【王子様と神の子と天才】
大石センパイの元を逃げ出した俺達は…今度は、不二センパイと遭遇していた。
「越前に、幸村…?」
買い物の帰りらしく、片手に買い物袋を持った不二センパイが、驚いたような表情で俺達を見た。
けれどそれは一瞬のことで、不二センパイはポケットからケータイを取り出すと何やらピコピコと操作する。
「?」となった俺達に向かって、不二センパイが面白いものを見つけたかのように笑った。
「さっき英二から「おチビが幸村につれてかれちゃう!」ってメールが来たんだけど、何事?」
…大石センパイは、どうやら菊丸センパイにメールしたみたいだ。けど、見事なまでに伝言ゲームに失敗してる。

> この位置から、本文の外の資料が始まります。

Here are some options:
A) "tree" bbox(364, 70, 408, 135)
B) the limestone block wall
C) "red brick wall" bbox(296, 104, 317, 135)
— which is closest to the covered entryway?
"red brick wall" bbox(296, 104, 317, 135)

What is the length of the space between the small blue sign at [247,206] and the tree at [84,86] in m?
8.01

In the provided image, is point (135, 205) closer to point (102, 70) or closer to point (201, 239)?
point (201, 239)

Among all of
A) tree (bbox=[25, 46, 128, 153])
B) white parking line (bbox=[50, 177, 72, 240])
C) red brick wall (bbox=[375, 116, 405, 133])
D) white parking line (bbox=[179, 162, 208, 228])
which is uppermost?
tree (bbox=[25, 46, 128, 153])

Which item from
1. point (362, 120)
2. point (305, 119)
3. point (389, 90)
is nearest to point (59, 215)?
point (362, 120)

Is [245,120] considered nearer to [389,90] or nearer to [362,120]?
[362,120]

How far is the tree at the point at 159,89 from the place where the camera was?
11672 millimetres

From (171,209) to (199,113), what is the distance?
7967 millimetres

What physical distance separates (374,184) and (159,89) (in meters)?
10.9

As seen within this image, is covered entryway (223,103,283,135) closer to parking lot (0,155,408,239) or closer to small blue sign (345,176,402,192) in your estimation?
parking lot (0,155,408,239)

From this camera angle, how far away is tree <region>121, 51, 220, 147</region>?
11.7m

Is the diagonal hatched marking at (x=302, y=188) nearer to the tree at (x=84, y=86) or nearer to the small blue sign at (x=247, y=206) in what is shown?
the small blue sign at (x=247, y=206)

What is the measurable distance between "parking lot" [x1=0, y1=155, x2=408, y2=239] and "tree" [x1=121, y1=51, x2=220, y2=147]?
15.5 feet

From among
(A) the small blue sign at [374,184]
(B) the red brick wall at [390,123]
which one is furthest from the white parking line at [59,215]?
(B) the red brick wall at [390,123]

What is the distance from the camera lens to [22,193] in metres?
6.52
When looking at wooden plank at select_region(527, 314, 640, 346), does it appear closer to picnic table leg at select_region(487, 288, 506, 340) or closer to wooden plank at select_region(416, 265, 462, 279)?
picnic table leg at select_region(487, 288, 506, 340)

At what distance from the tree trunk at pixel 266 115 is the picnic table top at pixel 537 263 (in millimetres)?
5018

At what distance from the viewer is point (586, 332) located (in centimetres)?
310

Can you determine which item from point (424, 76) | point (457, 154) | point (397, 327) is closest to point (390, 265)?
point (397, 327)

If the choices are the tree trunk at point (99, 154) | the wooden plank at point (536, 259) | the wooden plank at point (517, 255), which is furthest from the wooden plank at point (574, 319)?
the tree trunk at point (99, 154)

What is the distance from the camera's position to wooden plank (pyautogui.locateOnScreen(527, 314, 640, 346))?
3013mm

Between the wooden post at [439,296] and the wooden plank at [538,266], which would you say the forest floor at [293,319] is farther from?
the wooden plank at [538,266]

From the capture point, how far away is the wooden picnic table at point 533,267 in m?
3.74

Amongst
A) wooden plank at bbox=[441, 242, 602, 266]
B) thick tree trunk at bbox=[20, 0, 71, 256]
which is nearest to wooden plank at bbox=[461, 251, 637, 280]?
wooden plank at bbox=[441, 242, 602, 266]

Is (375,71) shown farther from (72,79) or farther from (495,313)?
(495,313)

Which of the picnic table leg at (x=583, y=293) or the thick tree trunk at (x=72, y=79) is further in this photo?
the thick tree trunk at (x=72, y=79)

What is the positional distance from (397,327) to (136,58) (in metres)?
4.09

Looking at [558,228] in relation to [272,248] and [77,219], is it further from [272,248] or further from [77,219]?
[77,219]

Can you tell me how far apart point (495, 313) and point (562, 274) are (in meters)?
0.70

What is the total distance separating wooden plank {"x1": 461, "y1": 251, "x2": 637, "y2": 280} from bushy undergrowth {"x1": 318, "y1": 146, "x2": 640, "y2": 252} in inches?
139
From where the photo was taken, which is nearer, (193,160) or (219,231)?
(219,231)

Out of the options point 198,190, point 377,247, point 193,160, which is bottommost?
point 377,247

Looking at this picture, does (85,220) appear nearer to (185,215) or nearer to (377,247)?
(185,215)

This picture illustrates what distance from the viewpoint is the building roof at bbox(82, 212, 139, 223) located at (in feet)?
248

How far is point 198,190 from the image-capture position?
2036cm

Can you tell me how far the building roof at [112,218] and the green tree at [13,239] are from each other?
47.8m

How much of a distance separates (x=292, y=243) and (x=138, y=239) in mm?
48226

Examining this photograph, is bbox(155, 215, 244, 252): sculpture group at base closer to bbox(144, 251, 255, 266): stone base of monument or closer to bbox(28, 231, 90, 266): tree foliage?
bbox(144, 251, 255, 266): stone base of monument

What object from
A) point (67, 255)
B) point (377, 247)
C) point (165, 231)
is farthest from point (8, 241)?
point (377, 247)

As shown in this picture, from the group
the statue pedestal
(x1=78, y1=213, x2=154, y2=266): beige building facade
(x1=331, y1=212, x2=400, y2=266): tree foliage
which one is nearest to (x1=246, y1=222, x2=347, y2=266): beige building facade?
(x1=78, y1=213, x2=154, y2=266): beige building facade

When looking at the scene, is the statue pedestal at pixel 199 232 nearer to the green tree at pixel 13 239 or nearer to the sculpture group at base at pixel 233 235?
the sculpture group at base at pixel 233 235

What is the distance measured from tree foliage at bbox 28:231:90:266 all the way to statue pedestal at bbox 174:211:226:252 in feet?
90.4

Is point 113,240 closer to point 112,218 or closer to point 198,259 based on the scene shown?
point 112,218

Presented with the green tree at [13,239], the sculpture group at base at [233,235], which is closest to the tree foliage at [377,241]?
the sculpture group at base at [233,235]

ちらりと俺に視線を向けた幸村さんが、けらけらと笑った。
「凄い伝言ゲームになってるね。大丈夫、それウソだから。大石君があまりにも面白いからからかっただけだよ」
幸村さんがあまりにも呆気なく事実を口にしたので、俺は驚く。
幸村さんの事だから、あれやこれやと嘘八百を並べ立てると思ったのに。
「何か意外っすね。アンタの事だからもっと引っ張るかと思ってた」
「だって不二は、騙すより一緒に乗ってもらった方が楽しそうだし。そういうの好きだろ?」
…的を射てる。
でも何で、幸村さんが不二センパイの性格を把握してるんだろう?
「それはほら、ボウヤが色々話してくれたから。何となくね」
こっそりと尋ねてみれば返ってきたのはそんな答えだった。
けど、いくら小声で話してもこの距離じゃ不二センパイに筒抜けだ。
「つまり、僕にやってほしい事がある…って事かな」
「そうそう。話しが早くて助かるよ。単刀直入に言うと…手塚を引っ張り出したいんだよね」
「ふぅん?おやすいご用だよ」
おやすいご用、なんすか。
菊丸センパイの事だから、きっとレギュラー全員に不二センパイに送ったのと同じメールを送っているはずだ。…でも、手塚部長には…送ってないと思う。だって、あの人にメールって送り難いし。気軽にメールしていいような雰囲気、無いからね。
けど、そんな事は問題にもならないのが、不二センパイだ。
「あ、もしもし手塚?うん。…実はさっき、立海の幸村と偶然会って、伝言を頼まれたんだ。『ボウヤを返してほしかったら一時間後に青春台駅まで来い』って。うん、うん…わかった、確認してみるよ。…じゃぁね」
…電話を切った不二センパイが、にっこりと笑っう。
俺と幸村さんは一瞬顔を見合わせて…そして堪えきれなくなって笑い出した。